━━ Data records ━━
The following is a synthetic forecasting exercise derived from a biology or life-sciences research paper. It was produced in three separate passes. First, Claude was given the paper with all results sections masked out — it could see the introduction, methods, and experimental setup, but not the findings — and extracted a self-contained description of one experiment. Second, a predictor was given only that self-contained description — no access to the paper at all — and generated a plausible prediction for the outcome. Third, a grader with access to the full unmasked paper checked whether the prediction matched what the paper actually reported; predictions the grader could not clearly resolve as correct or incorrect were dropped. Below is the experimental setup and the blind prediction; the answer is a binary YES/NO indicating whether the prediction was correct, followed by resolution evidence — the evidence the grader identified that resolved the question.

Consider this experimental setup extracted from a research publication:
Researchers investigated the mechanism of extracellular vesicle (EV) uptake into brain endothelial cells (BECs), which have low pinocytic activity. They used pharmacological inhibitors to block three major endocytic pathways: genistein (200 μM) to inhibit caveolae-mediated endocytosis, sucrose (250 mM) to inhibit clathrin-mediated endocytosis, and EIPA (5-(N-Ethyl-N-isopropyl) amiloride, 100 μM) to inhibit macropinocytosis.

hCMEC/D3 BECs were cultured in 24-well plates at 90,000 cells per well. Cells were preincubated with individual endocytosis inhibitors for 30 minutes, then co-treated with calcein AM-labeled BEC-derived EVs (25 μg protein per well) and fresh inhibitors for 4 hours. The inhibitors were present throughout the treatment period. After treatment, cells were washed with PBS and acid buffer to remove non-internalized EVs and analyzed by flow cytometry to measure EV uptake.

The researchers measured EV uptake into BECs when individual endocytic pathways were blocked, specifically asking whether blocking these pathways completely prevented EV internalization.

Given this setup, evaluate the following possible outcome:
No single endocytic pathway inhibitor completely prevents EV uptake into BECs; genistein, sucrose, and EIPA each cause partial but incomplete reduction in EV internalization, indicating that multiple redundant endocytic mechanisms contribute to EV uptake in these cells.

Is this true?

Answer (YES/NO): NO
━━━
#### [Work to complete]
In full and word for word, repeat the records.

#### [The completed task]
The following is a synthetic forecasting exercise derived from a biology or life-sciences research paper. It was produced in three separate passes. First, Claude was given the paper with all results sections masked out — it could see the introduction, methods, and experimental setup, but not the findings — and extracted a self-contained description of one experiment. Second, a predictor was given only that self-contained description — no access to the paper at all — and generated a plausible prediction for the outcome. Third, a grader with access to the full unmasked paper checked whether the prediction matched what the paper actually reported; predictions the grader could not clearly resolve as correct or incorrect were dropped. Below is the experimental setup and the blind prediction; the answer is a binary YES/NO indicating whether the prediction was correct, followed by resolution evidence — the evidence the grader identified that resolved the question.

Consider this experimental setup extracted from a research publication:
Researchers investigated the mechanism of extracellular vesicle (EV) uptake into brain endothelial cells (BECs), which have low pinocytic activity. They used pharmacological inhibitors to block three major endocytic pathways: genistein (200 μM) to inhibit caveolae-mediated endocytosis, sucrose (250 mM) to inhibit clathrin-mediated endocytosis, and EIPA (5-(N-Ethyl-N-isopropyl) amiloride, 100 μM) to inhibit macropinocytosis.

hCMEC/D3 BECs were cultured in 24-well plates at 90,000 cells per well. Cells were preincubated with individual endocytosis inhibitors for 30 minutes, then co-treated with calcein AM-labeled BEC-derived EVs (25 μg protein per well) and fresh inhibitors for 4 hours. The inhibitors were present throughout the treatment period. After treatment, cells were washed with PBS and acid buffer to remove non-internalized EVs and analyzed by flow cytometry to measure EV uptake.

The researchers measured EV uptake into BECs when individual endocytic pathways were blocked, specifically asking whether blocking these pathways completely prevented EV internalization.

Given this setup, evaluate the following possible outcome:
No single endocytic pathway inhibitor completely prevents EV uptake into BECs; genistein, sucrose, and EIPA each cause partial but incomplete reduction in EV internalization, indicating that multiple redundant endocytic mechanisms contribute to EV uptake in these cells.

Is this true?

Answer (YES/NO): NO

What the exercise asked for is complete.